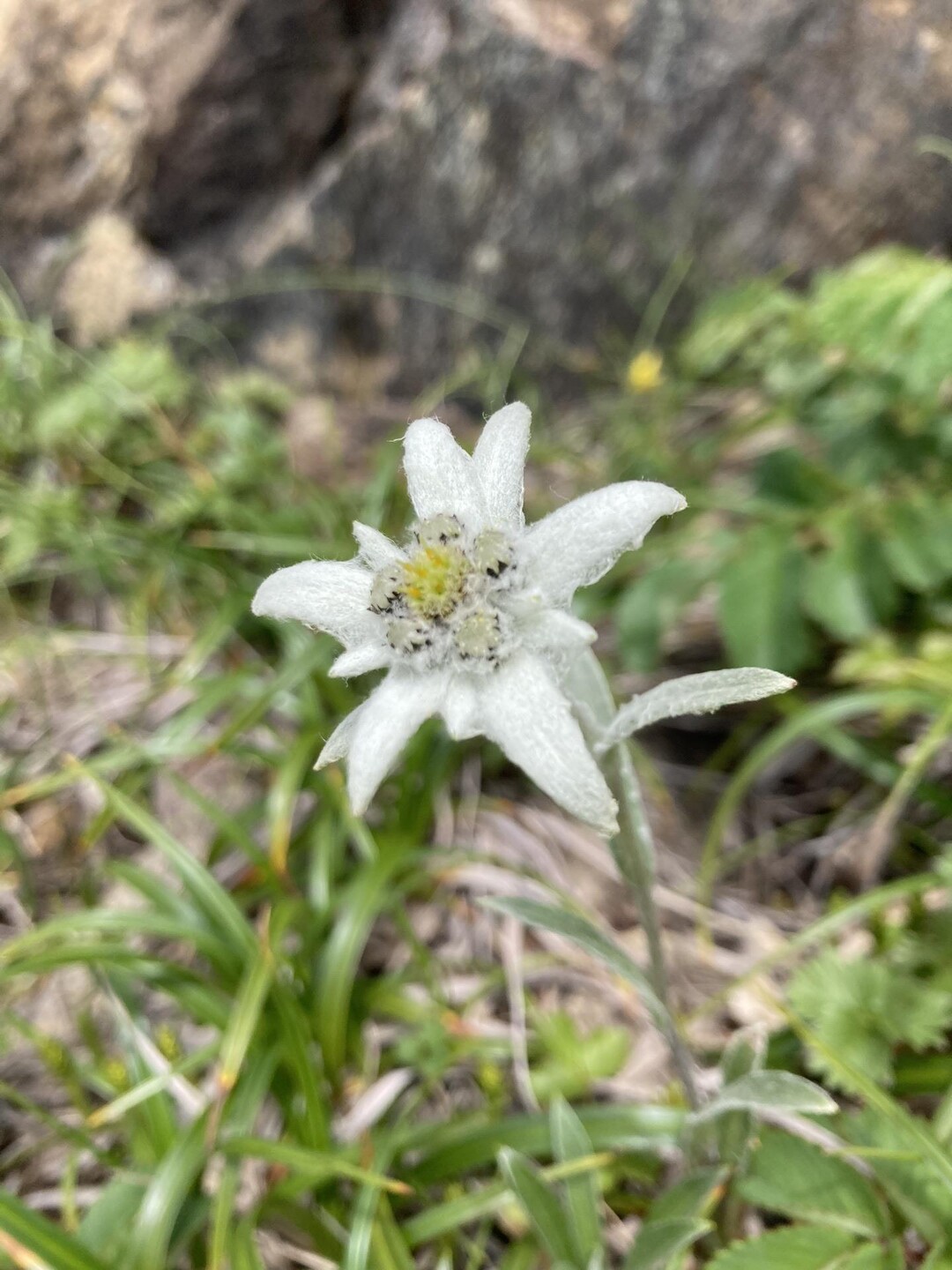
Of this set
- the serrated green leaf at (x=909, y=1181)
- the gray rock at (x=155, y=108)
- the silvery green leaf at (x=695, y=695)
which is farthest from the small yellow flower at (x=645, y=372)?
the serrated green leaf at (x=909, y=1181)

* * *

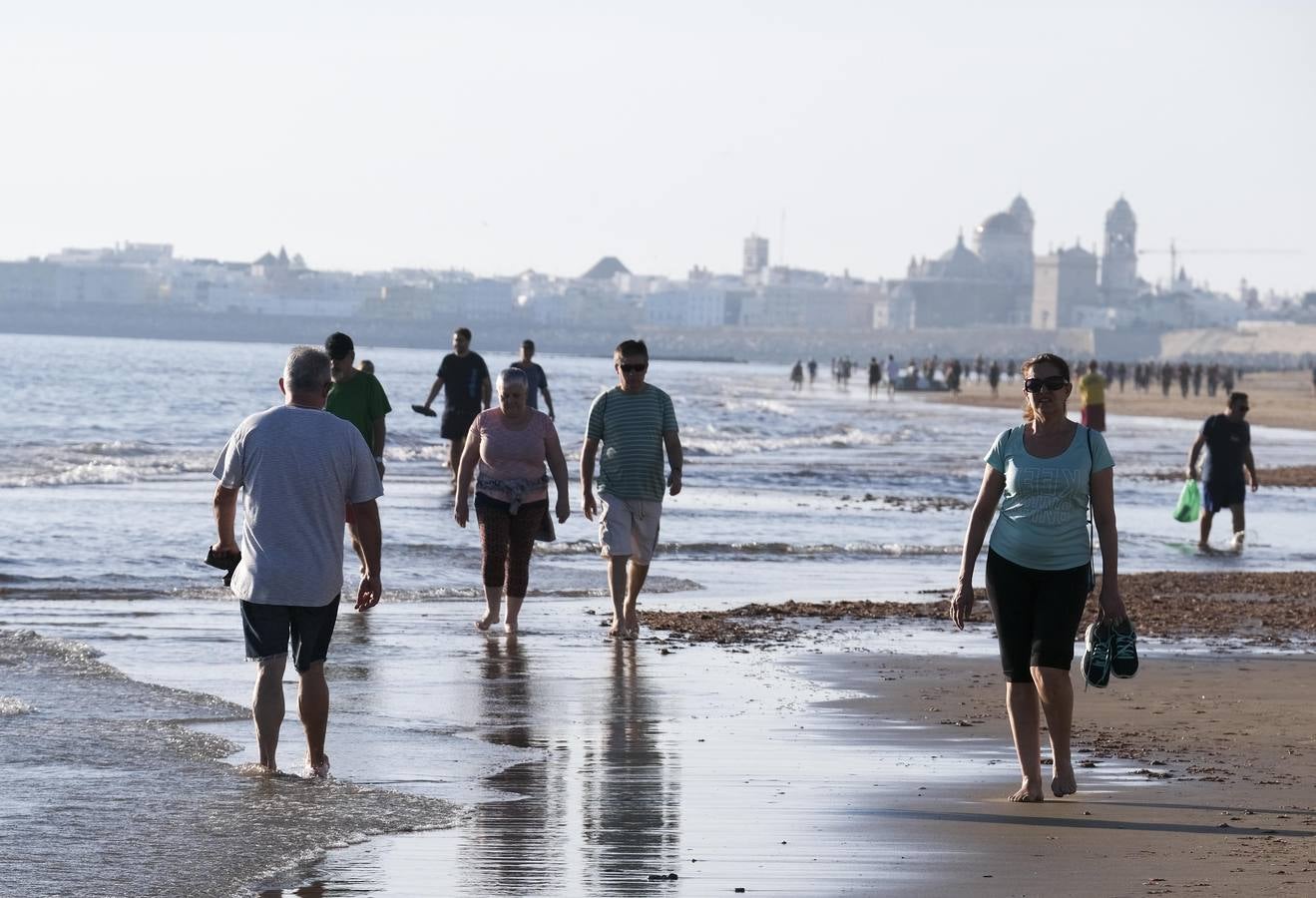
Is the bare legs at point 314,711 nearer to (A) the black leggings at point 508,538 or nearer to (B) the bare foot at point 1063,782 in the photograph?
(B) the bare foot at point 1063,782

> Direction:
State how many lines of the material above contain the string "serrated", and give only that number.

> The result:
2